Der Fall vor Gericht
Wie konnte ein Mehrheitsbeschluss über Mülltonnen ungültig sein?
In einer Kölner Wohnungseigentümergemeinschaft schien die Sache klar: Die meisten Eigentümer hatten sich für die Anschaffung neuer Müllcontainer ausgesprochen. Der Beschluss wurde per E-Mail gefasst und verkündet. Doch ein Ehepaar, das mit Nein gestimmt hatte, zog vor Gericht und bekam Recht. Das Amtsgericht Köln erklärte den Mehrheitsbeschluss für ungültig. Diese Entscheidung wirft ein Schlaglicht auf eine entscheidende Frage im Wohnungseigentumsrecht: Wie viel Spielraum gibt es, wenn eine Gemeinschaft eine Entscheidung trifft, die vom ursprünglichen Plan abweicht? Die Antwort des Gerichts ist eine Lektion in juristischer Präzision und zeigt, warum manchmal selbst eine klare Mehrheit nicht ausreicht.
Welchen Plan fasste die Eigentümergemeinschaft ursprünglich?

Alles begann in einer Eigentümerversammlung am 14. Oktober 2024. Auf der Tagesordnung stand die leidige Müllfrage. Die Gemeinschaft wollte die Entsorgungssituation verbessern und beschloss, über die Anschaffung von drei großen Containern abzustimmen – jeweils 770 Liter fassend für Restmüll, Papier und Wertstoffe.

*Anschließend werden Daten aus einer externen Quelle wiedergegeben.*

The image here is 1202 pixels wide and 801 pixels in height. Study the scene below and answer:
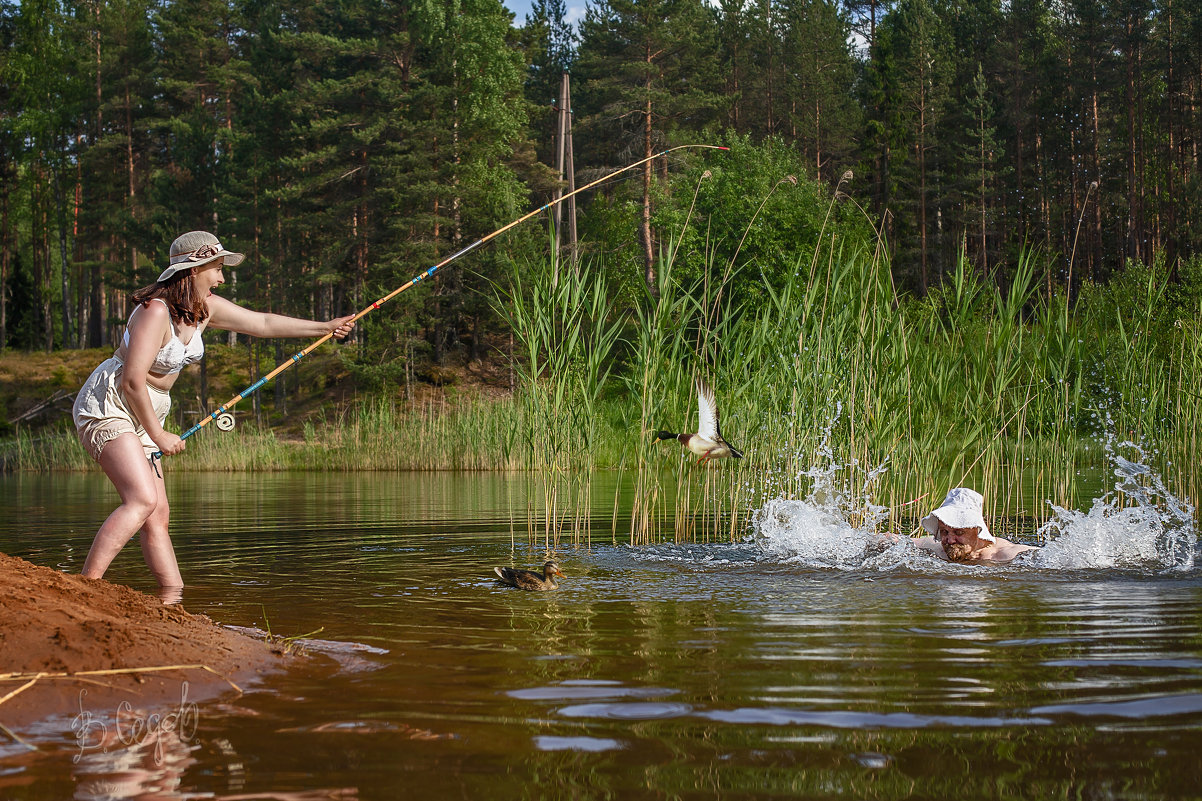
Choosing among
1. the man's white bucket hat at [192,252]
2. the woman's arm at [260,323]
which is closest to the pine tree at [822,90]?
the woman's arm at [260,323]

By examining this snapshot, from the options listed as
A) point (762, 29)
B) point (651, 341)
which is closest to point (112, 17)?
point (762, 29)

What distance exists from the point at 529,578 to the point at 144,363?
2.45 meters

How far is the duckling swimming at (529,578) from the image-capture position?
20.9 ft

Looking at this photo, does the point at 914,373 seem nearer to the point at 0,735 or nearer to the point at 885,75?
the point at 0,735

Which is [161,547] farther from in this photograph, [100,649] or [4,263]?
[4,263]

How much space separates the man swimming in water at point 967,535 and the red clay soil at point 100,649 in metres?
4.60

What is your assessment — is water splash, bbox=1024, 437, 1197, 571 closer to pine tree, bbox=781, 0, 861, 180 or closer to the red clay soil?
the red clay soil

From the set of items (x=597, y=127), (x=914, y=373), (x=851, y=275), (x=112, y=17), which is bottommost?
(x=914, y=373)

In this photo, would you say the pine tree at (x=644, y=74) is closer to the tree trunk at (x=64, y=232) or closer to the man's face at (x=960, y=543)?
the tree trunk at (x=64, y=232)

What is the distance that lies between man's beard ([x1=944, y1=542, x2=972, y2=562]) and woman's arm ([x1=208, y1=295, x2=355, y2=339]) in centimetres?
414

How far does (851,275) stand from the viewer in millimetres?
8984


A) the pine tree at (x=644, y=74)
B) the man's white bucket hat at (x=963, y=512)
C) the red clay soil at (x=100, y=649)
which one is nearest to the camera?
the red clay soil at (x=100, y=649)

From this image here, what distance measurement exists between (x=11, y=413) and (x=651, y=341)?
122 feet

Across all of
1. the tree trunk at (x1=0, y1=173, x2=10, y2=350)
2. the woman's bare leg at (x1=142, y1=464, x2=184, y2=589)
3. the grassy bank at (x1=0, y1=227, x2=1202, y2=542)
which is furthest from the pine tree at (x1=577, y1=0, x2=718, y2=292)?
the woman's bare leg at (x1=142, y1=464, x2=184, y2=589)
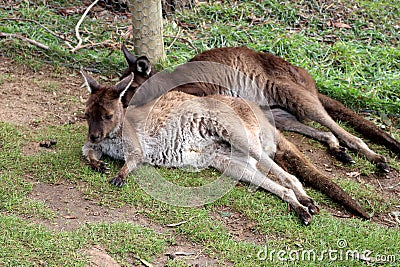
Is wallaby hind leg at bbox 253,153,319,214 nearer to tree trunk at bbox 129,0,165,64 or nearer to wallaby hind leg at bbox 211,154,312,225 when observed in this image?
wallaby hind leg at bbox 211,154,312,225

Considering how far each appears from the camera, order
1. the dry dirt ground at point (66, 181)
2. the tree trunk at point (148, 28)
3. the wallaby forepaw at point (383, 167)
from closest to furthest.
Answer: the dry dirt ground at point (66, 181) → the wallaby forepaw at point (383, 167) → the tree trunk at point (148, 28)

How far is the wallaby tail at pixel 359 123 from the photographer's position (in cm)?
549

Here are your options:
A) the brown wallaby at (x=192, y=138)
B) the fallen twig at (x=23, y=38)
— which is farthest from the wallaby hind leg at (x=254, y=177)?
the fallen twig at (x=23, y=38)

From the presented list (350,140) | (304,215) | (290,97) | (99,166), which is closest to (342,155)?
(350,140)

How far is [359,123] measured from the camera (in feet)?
18.7

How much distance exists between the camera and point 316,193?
4.65 m

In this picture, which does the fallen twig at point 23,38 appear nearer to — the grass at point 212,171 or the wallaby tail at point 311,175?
the grass at point 212,171

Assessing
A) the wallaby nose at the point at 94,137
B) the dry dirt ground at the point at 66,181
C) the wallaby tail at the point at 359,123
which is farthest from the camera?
the wallaby tail at the point at 359,123

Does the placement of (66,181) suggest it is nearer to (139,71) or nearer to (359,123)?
(139,71)

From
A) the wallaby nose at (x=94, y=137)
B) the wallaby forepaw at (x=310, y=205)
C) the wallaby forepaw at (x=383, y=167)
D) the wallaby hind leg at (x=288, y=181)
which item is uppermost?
the wallaby nose at (x=94, y=137)

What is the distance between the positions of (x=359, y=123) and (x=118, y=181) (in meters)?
2.66

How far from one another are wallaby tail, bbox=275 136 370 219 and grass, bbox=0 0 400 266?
0.39 ft

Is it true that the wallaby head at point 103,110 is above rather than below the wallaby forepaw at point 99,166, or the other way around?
above

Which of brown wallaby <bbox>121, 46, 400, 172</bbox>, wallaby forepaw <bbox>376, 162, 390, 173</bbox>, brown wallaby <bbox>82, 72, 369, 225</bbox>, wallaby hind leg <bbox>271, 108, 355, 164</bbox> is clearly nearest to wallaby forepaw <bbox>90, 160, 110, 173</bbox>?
brown wallaby <bbox>82, 72, 369, 225</bbox>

Normalerweise müssen Beschlüsse, die nicht in einer Versammlung, sondern schriftlich oder per E-Mail gefasst werden, einstimmig sein. Juristen nennen das ein Umlaufverfahren, eine Abstimmung, die ohne ein physisches Treffen „im Umlauf“ bei allen Eigentümern stattfindet. Das Gesetz verlangt hierfür grundsätzlich die Zustimmung aller Eigentümer. Das soll sicherstellen, dass niemand übergangen wird, wenn es keine Möglichkeit zur gemeinsamen Diskussion gibt.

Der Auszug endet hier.